O poeta uruguaio já contava quase seis décadas quando redigiu este poema: não estava, decerto, no “centro” de sua vida, mas já algo para mais, quando a morte encena os seus primeiros exercícios, em companhia das Parcas. Mas bem percebe o ente lírico os efeitos do avanço dos anos, num momento em que se combinam “convicções coloridas” a uma “dor” que se amplifica gradativamente.
Contudo, não quer ele nem pensar em morte, pois esta lhe parece estar muito distante do “centro”, do “núcleo capital” de sua vida, ainda bastante permeada por chuva e terra, ou, como se diria, teluricamente impregnada pelo chão calcado aos pés.

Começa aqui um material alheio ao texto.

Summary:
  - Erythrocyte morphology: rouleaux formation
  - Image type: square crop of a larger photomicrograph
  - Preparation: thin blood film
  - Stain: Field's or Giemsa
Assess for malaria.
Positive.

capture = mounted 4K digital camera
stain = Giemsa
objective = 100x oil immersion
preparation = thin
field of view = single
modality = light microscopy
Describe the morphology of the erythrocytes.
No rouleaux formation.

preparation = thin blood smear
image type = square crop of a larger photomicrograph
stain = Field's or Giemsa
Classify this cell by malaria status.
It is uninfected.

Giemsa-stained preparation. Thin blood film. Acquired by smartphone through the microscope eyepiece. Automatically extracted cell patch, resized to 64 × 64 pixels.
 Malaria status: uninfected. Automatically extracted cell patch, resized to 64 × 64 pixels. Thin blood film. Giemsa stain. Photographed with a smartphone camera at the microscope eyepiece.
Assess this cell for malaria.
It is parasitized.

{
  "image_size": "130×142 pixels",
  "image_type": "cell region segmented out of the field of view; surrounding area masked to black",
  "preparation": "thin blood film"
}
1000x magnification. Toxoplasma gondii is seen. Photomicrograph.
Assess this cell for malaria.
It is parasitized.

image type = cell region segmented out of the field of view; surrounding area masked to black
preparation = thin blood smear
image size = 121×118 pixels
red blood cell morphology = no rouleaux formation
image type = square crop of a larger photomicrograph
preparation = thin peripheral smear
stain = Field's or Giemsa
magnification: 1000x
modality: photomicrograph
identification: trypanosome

Ao fim, o poeta nos afirma – como se disse – jamais estar no “centro” de sua vida, e tudo quanto se atesta no poema teria sido enunciado por uma terceira mirada: heteronomia “poeta x ente lírico”?! Ou seria uma alusão ao fato de que, quer queira quer não, o poeta, à altura da redação do poema, já havia passado da meia-idade, caso a consideremos como o interregno que se protrai, estimativamente, entre os 35 e os 55 anos de idade?! Ou ainda, Benedetti se percebe como uma pessoa que não detém completo controle ou domínio sobre o que se passa em sua vida?! O que pensa você, internauta?...
J.A.R. – H.C.
Mario Benedetti
(1920-2009)
Suburbia
En el centro de mi vida
en el núcleo capital de mi vida
hay una fuente luminosa un surtidor
que alza convicciones de colores
y es lindo contemplarlas y seguirlas
en el centro de mi vida
en el núcleo capital de mi vida
hay un dolor que palmo a palmo
va ganando su tiempo
y es útil aprender su huella firme
en el centro de mi vida
en el núcleo capital de mi vida
la muerte queda lejos
la calma tiene olor a lluvia
la lluvia tiene olor a tierra
esto me lo contaron porque yo
nunca estoy en el centro de mi vida.
En: “Cotidianas” (1979)
Subúrbia
(Maja Đokić Mihajlović: pintora sérvia)
Subúrbia
No centro da minha vida
no núcleo capital da minha vida
há uma fonte luminosa um chafariz
que levanta convicções coloridas
e é lindo contemplá-las e segui-las
no centro da minha vida
no núcleo capital da minha vida
há uma dor que palmo a palmo
vai ganhando seu tempo
e é útil aprender sua marca firme
no centro da minha vida
no núcleo capital da minha vida
a morte fica longe
a calma tem cheiro de chuva
a chuva tem cheiro de terra
isto me contaram porque eu
nunca estou no centro da minha vida
Em: “Cotidianas” (1979)
Referência:
BENEDETTI, Mario. Suburbia / Subúrbia. Tradução
de Julio Luís Gehlen. In: __________. Antologia poética. Edição
bilíngue. Seleção, tradução e apresentação de Julio Luís Gehlen. Ilustrações de
Luiz Trimano. Rio de Janeiro, RJ: Record, 1988. Em espanhol: p. 130; em
português: p. 131.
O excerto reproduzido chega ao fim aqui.